SOURCE DATA >>
________________________
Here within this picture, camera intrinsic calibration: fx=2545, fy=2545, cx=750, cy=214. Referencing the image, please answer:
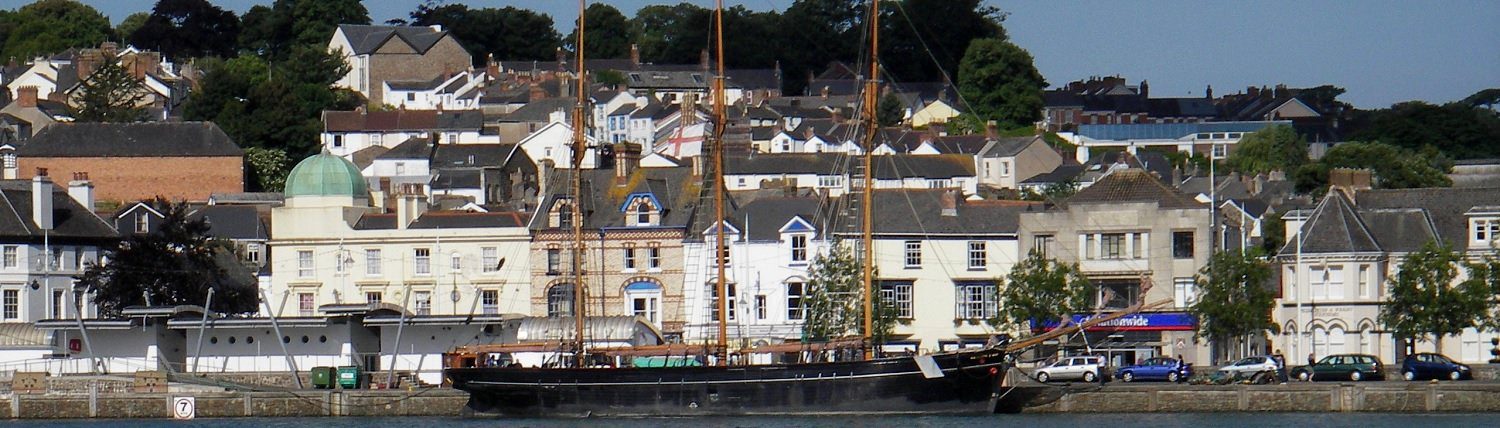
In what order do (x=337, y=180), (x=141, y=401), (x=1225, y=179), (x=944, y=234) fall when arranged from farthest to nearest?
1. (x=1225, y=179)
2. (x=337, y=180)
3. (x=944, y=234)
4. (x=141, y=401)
________________________
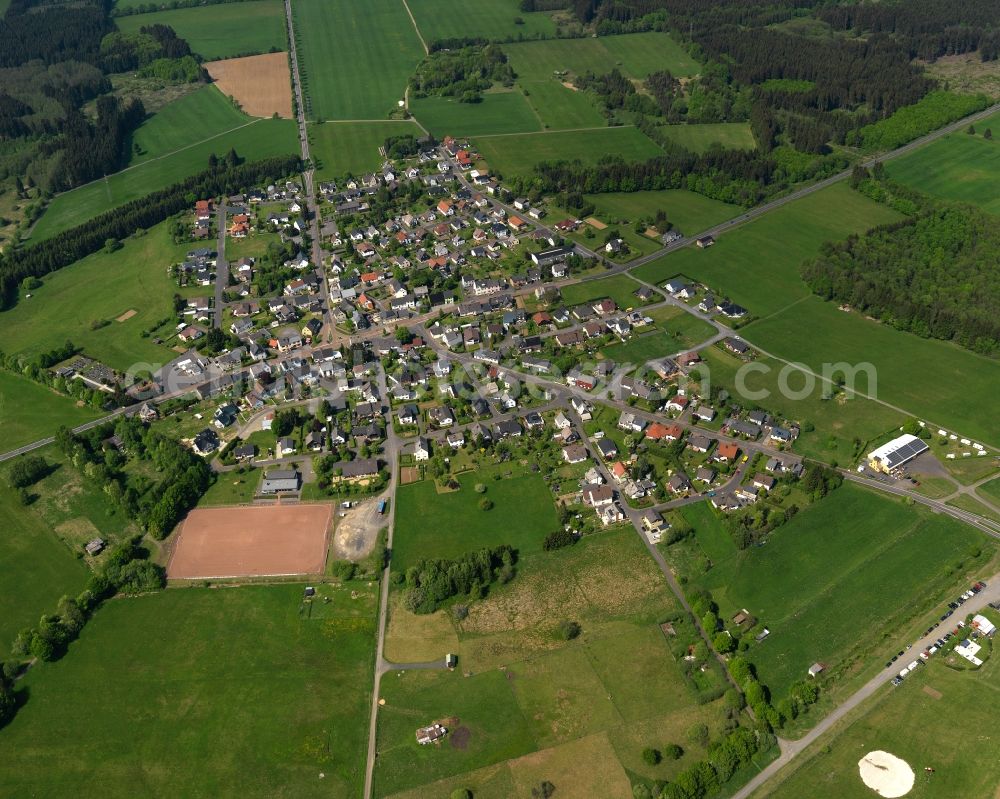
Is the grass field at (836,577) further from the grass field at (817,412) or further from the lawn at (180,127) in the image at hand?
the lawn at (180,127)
________________________
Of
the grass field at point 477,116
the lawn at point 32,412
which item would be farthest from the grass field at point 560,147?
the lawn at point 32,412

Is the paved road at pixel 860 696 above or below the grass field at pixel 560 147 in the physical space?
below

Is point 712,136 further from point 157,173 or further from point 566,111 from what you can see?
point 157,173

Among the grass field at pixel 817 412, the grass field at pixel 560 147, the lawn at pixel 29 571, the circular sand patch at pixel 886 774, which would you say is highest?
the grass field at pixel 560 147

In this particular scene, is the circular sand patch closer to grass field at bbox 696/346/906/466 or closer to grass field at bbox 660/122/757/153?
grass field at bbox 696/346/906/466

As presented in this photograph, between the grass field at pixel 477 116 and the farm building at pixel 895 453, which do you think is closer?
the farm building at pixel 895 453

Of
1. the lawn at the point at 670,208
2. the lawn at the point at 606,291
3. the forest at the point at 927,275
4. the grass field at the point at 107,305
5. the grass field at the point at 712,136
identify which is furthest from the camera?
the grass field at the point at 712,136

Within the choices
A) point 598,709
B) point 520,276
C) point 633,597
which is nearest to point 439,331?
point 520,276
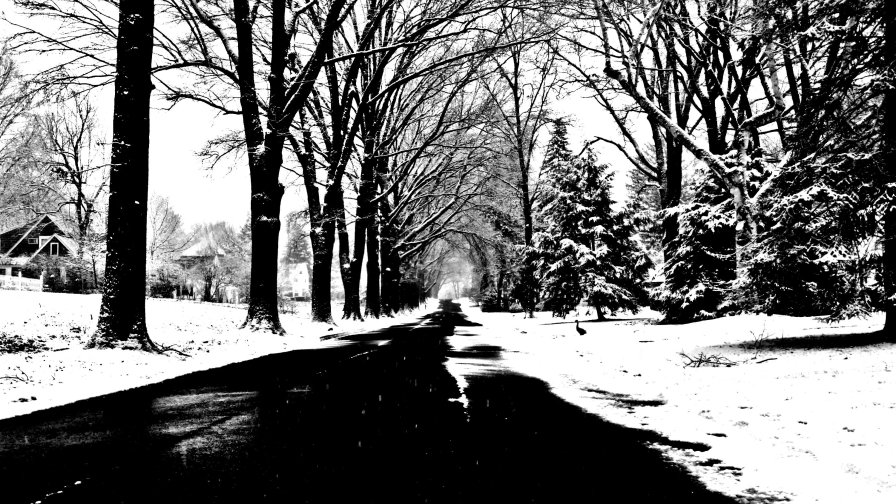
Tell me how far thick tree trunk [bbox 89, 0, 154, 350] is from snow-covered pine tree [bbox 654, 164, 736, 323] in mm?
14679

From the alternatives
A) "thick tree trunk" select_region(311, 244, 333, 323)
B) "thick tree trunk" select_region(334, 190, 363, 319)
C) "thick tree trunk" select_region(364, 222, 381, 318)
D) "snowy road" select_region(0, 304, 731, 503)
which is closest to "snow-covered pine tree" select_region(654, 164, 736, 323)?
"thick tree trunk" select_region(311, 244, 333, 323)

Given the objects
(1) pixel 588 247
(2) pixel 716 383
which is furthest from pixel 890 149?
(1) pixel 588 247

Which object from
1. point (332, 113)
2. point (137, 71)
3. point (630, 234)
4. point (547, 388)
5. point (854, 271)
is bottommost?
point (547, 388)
________________________
WORK TO DO >> Rewrite the lines starting at "Here within this" and ending at "4. (x=141, y=401)", switching "nearest" to "closest" and keeping everything else the same. Leave the pictures out of your answer.

SOLUTION FOR THIS EXERCISE >>
Here within this picture, camera intrinsic calibration: fx=2545, fy=2545, cx=750, cy=214. Referencing the image, please answer:
In what order do (x=337, y=180), (x=141, y=401), (x=1225, y=179), (x=944, y=234) fall when arranged from farthest to closest?
1. (x=1225, y=179)
2. (x=337, y=180)
3. (x=944, y=234)
4. (x=141, y=401)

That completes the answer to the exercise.